*WHAT TO PRODUCE*.
Reproduce each of the records below verbatim, preserving every line, character, and the original order.

[Items from a data source]
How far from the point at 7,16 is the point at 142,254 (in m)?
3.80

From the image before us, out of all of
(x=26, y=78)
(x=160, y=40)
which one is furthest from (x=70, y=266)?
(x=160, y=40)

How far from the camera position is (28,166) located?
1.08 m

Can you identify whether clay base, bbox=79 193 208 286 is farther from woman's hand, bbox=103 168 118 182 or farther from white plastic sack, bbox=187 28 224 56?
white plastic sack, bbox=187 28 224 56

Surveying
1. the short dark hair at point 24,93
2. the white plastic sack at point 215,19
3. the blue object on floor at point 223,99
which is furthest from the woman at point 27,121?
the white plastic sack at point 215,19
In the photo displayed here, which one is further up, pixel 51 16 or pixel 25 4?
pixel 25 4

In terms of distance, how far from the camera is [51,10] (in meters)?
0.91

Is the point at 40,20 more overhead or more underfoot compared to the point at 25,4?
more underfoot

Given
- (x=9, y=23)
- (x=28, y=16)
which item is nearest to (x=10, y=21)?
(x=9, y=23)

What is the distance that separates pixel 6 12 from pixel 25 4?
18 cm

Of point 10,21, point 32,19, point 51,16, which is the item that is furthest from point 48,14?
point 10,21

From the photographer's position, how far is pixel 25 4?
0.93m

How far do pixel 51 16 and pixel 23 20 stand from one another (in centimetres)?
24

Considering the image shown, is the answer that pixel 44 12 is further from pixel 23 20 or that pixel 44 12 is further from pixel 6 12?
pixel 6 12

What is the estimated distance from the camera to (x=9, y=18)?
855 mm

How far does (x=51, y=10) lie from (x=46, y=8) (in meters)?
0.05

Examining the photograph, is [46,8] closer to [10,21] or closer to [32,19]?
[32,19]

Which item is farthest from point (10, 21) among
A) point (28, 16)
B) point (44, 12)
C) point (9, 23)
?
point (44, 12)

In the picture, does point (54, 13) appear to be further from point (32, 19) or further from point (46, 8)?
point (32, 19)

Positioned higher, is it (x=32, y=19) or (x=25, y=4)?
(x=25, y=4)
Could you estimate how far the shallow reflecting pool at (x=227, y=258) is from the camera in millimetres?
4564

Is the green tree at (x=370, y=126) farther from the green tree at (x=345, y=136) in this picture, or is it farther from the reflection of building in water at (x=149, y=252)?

*RESPONSE TO THE TASK*.
How far from the point at 7,16 is the point at 142,254 (in m)?
3.80

From the image before us, out of all of
(x=26, y=78)
(x=160, y=40)
which one is furthest from (x=70, y=266)?
(x=160, y=40)

How far from the camera position is (28,166) located?
1.08 m

Can you identify whether clay base, bbox=79 193 208 286 is farther from woman's hand, bbox=103 168 118 182 or farther from white plastic sack, bbox=187 28 224 56?
white plastic sack, bbox=187 28 224 56

Surveying
1. the short dark hair at point 24,93
2. the white plastic sack at point 215,19
3. the blue object on floor at point 223,99
which is furthest from the woman at point 27,121?
the white plastic sack at point 215,19
In the photo displayed here, which one is further up, pixel 51 16 or pixel 25 4?
pixel 25 4

In terms of distance, how far from the camera is [51,10] (in meters)?
0.91

Is the point at 40,20 more overhead or more underfoot compared to the point at 25,4?
more underfoot

Given
- (x=9, y=23)
- (x=28, y=16)
which item is nearest to (x=10, y=21)?
(x=9, y=23)

What is the distance that separates pixel 6 12 from pixel 25 4?
18 cm

Of point 10,21, point 32,19, point 51,16, which is the item that is furthest from point 48,14?
point 10,21

From the photographer's position, how far is pixel 25 4?
0.93m

How far do pixel 51 16 and pixel 23 20 stand from one another (in centimetres)?
24

Considering the image shown, is the answer that pixel 44 12 is further from pixel 23 20 or that pixel 44 12 is further from pixel 6 12?
pixel 6 12

What is the estimated distance from the camera to (x=9, y=18)?
855 mm

How far does (x=51, y=10) lie from (x=46, y=8) (in meters)?
0.05

Examining the photograph, is [46,8] closer to [10,21] or closer to [32,19]?
[32,19]

Which item is farthest from point (10, 21) among
A) point (28, 16)
B) point (44, 12)
C) point (9, 23)
?
point (44, 12)

In the picture, does point (54, 13) appear to be further from point (32, 19) or further from point (46, 8)?
point (32, 19)

Positioned higher, is it (x=32, y=19) or (x=25, y=4)?
(x=25, y=4)
Could you estimate how far the shallow reflecting pool at (x=227, y=258) is from the camera in millimetres?
4564

Is the green tree at (x=370, y=126) farther from the green tree at (x=345, y=136) in this picture, or is it farther from the reflection of building in water at (x=149, y=252)?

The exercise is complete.